◆ **The problem**: Copy out the full story below about the university business competition, word for word, without the items that come after it.

━━ Document text ━━

I saw that one! Seemed like purposeful sabotage when your contestant can neither religiously or legally taste the ingredient
OK SO I HAVE A SOMEWHAT RELATED STORY
So around 2007 I was part of Business Icon, a Australian university competition kinda based on The Apprentice - you were put into teams and each day there was some kind of businessy type challenge your team had to do. If your team wins they advance, and then closer to the end I think they start eliminating people.
So my team won the first round, which was to organise a fundraiser for a local organisation in 48 hours. The main reason we won was because overnight, two of our team members - both devout Muslims - had canvassed their neighbourhood and raised a ton of money even before we started our fundraising event.
The next challenge was to design a drink and a marketing campaign for an alcoholic company. The two Muslim participants, by far the strongest competitors in the entire competition, ask if non-alcoholic drinks were an option - they’re told no, it’s against the rules. They decide that this is against their ethics and elect to drop out.
I’m frustrated that they were put in a situation where they had to either go against their beliefs or lose, given how hard they worked. I try to drop out too in solidarity (also, I grew up Muslim and totally understood where they were coming from, and thought the challenge was unfair for various reason). The organisers didn’t really let me - instead they said I could work on the ethics side of this challenge. So in our final presentation I talked about the ethics of marketing alcoholic drinks especially to our demographic (college kids for whom this may be their first time drinking) and how it can be exclusionary to groups who don’t drink for whatever reason.

━━━
━━ Information given ━━

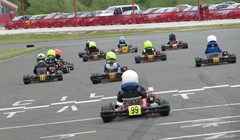 U Sloveniji voženo Prvenstvo Hrvatske u kartingu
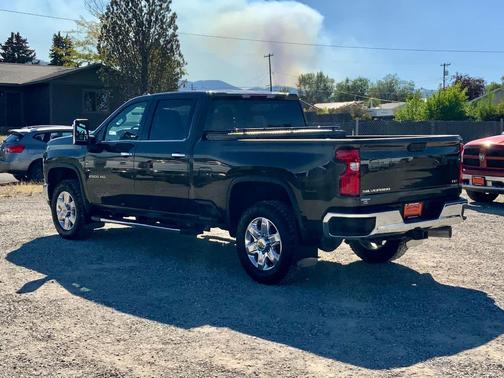 2022 Chevrolet Silverado 2500 LTZ
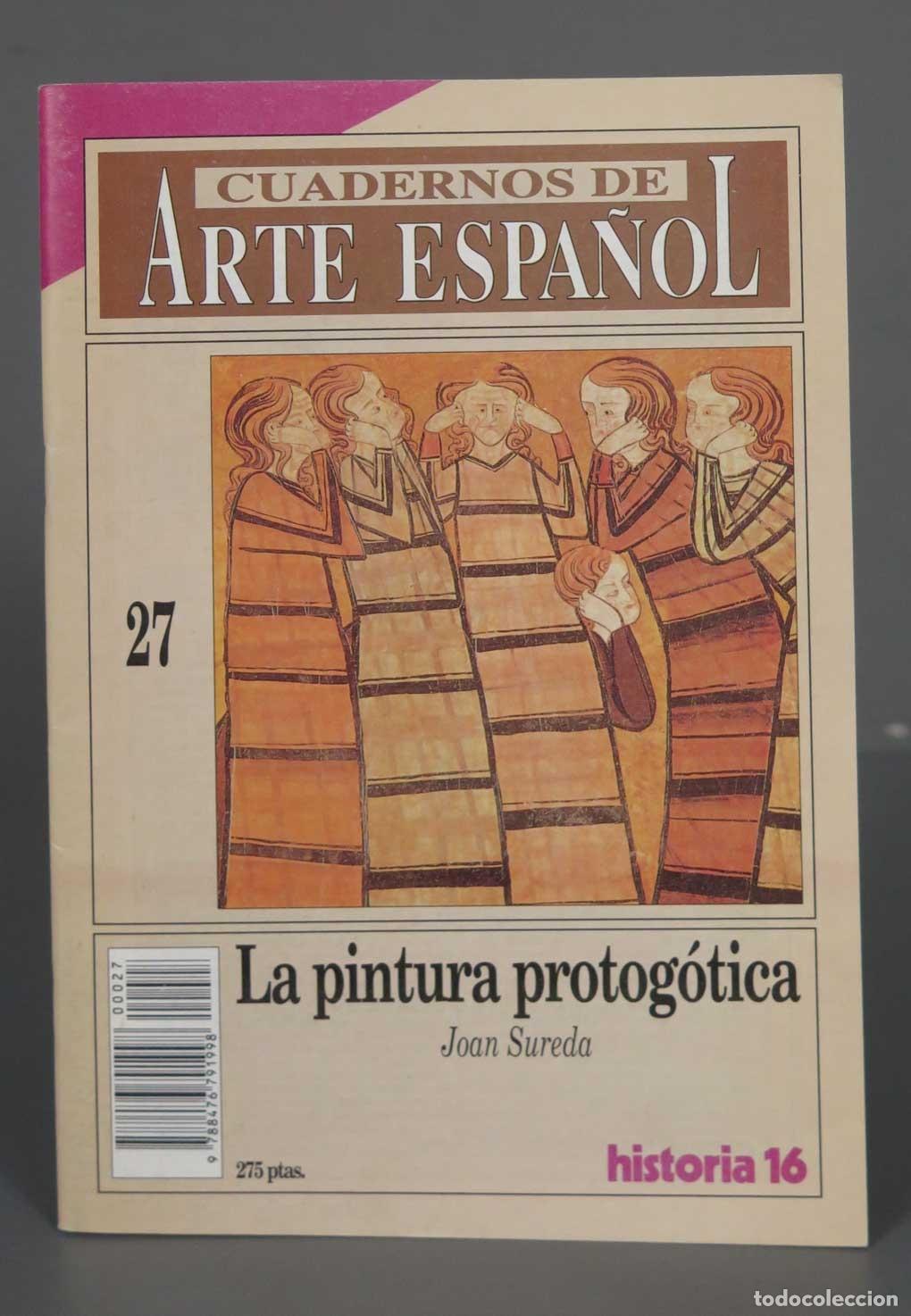 Libros de segunda mano: La pintura protog&oacute;tica Joan Sureda - Foto 1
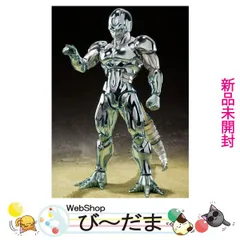 [bn:5]  【未開封】 S.H.Figuarts メタルクウラ ドラゴンボールZ 激突!!100億パワーの戦士たち◆新品Ss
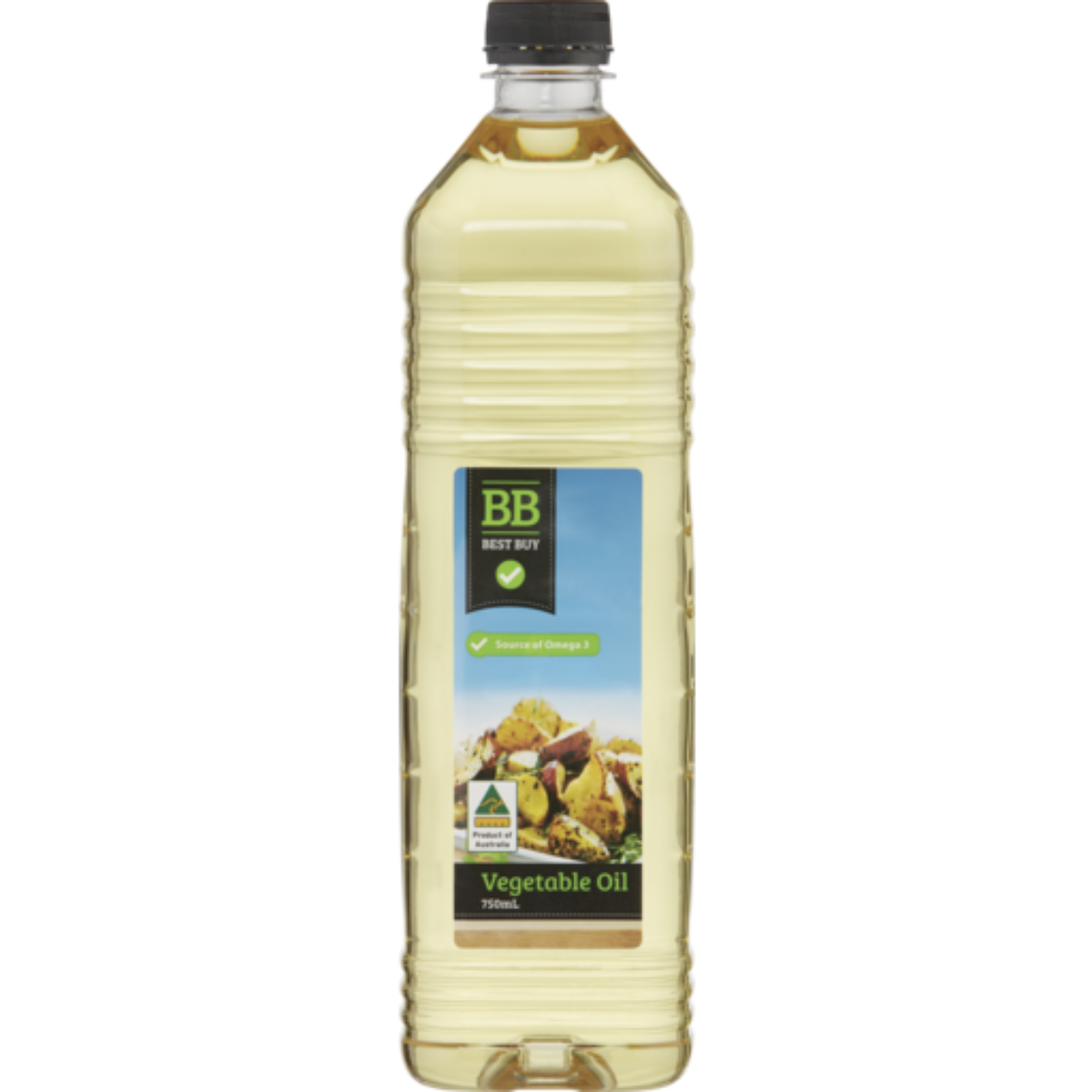 Best Buy Vegetable Oil 750ml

━━━

◆ **Reply**:
I saw that one! Seemed like purposeful sabotage when your contestant can neither religiously or legally taste the ingredient
OK SO I HAVE A SOMEWHAT RELATED STORY
So around 2007 I was part of Business Icon, a Australian university competition kinda based on The Apprentice - you were put into teams and each day there was some kind of businessy type challenge your team had to do. If your team wins they advance, and then closer to the end I think they start eliminating people.
So my team won the first round, which was to organise a fundraiser for a local organisation in 48 hours. The main reason we won was because overnight, two of our team members - both devout Muslims - had canvassed their neighbourhood and raised a ton of money even before we started our fundraising event.
The next challenge was to design a drink and a marketing campaign for an alcoholic company. The two Muslim participants, by far the strongest competitors in the entire competition, ask if non-alcoholic drinks were an option - they’re told no, it’s against the rules. They decide that this is against their ethics and elect to drop out.
I’m frustrated that they were put in a situation where they had to either go against their beliefs or lose, given how hard they worked. I try to drop out too in solidarity (also, I grew up Muslim and totally understood where they were coming from, and thought the challenge was unfair for various reason). The organisers didn’t really let me - instead they said I could work on the ethics side of this challenge. So in our final presentation I talked about the ethics of marketing alcoholic drinks especially to our demographic (college kids for whom this may be their first time drinking) and how it can be exclusionary to groups who don’t drink for whatever reason.